Le politiche dell’offerta quindi risultano essere molto complesse e dipendono da molteplici fattori:
dal numero di contendenti sul mercato, dal loro peso in termini di quota di mercato, dal ruolo che essi giocano e dalla loro credibilità all’interno del sistema, dalla strategia di commercializzazione e dal meccanismo di determinazione dei prezzi. Si andranno ad analizzare questi aspetti del segmento Avanguarde a partire dal prossimo articolo.
Note
[1] Cfr. Spence M.(1973), “Job Market Signaling”, Quarterly Journal of Economics, The MIT Press, Vol. 87 No. 3 pp. 355–374.

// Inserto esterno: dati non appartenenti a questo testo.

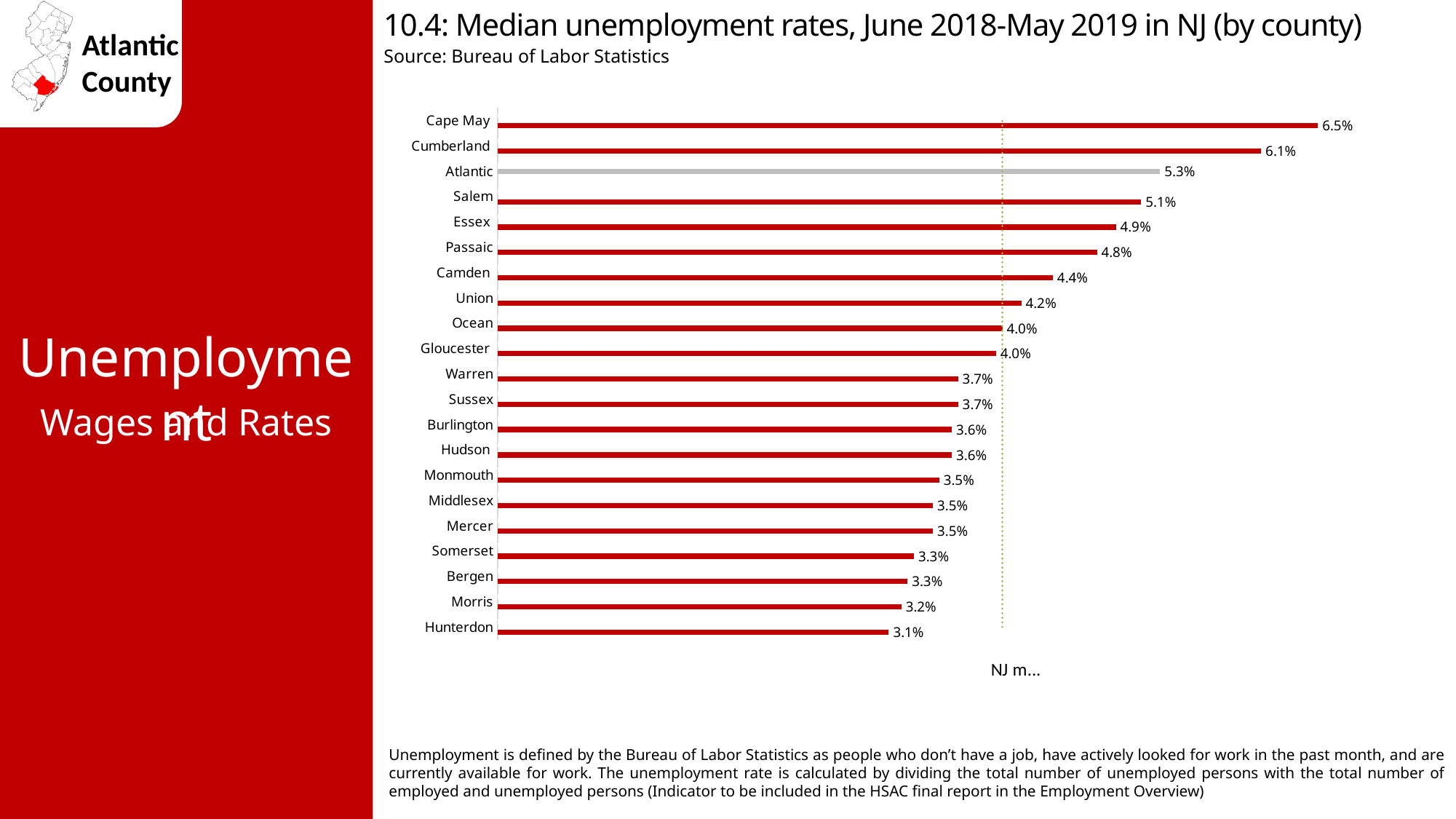
Which county has the lowest median unemployment rate? Hunterdon What is the difference between the median unemployment rates of Cape May and Cumberland? 0.4% Which county's bar is coloured grey instead of red? Atlantic Which county has the highest median unemployment rate? Cape May What is the median unemployment rate for Hunterdon? 3.1% What is the difference between the median unemployment rates of Atlantic and Hunterdon? 2.2% What kind of chart is shown on the slide? Bar chart What is the median unemployment rate for Camden? 4.4% How many counties are shown in the chart? 21 What is the source of the data in the chart? Bureau of Labor Statistics Which county has a higher median unemployment rate, Salem or Passaic? Salem What is the median unemployment rate for Atlantic County? 5.3%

[2] Adler (1985), “Stardom and Talent”, American Economic Review, Vol. 75, pp. 208-212.
[3] Senza fare nomi e cognomi è abbastanza comune ritrovare nella ristretta cerchia di coloro che si sono affermati esempi di artisti apertamente disdegnati dalla critica, ma che trovano forte consenso tra il pubblico e i collezionisti proprio grazie alla riconoscibilità e semplicità del proprio linguaggio espressivo.
[4] Stiglitz J. (1987), “The causes and consequences of the dependence of quality on price”, Journal of Economic Literature, Vol. 25, N. 1 , pp. 1-48.
[5] La domanda di arte contemporanea in questo segmento è calcolabile in relazione alle disponibilità finanziarie della popolazione (cioè al numero di HNWI e VHNWI, high e very high net worth individuals), che a loro volta dipendono da variabili quali la numerosità della popolazione, il reddito pro-capite e la distribuzione della ricchezza.
[6] In realtà i collezionisti possono decidere di vendere un’opera per motivi diversi dal fare cassa in ottica di operare nuovi investimenti. Essi a volte vendono perché non ritengono più loro di gradimento un’opera, in corrispondenza quindi di un cambiamento del gusto. In altri casi l’offerta sul mercato secondario fa capo ad avvenimenti non prevedibili, come ad esempio quando incorrono le tre “D”: death, divorce e debt, cioè in caso di successione, divisione dei beni e di liquidazione fallimentare. Per i mercanti d’arte e gli investitori istituzionali invece le alienazioni di opere d’arte seguono un’ottica prettamente speculativa.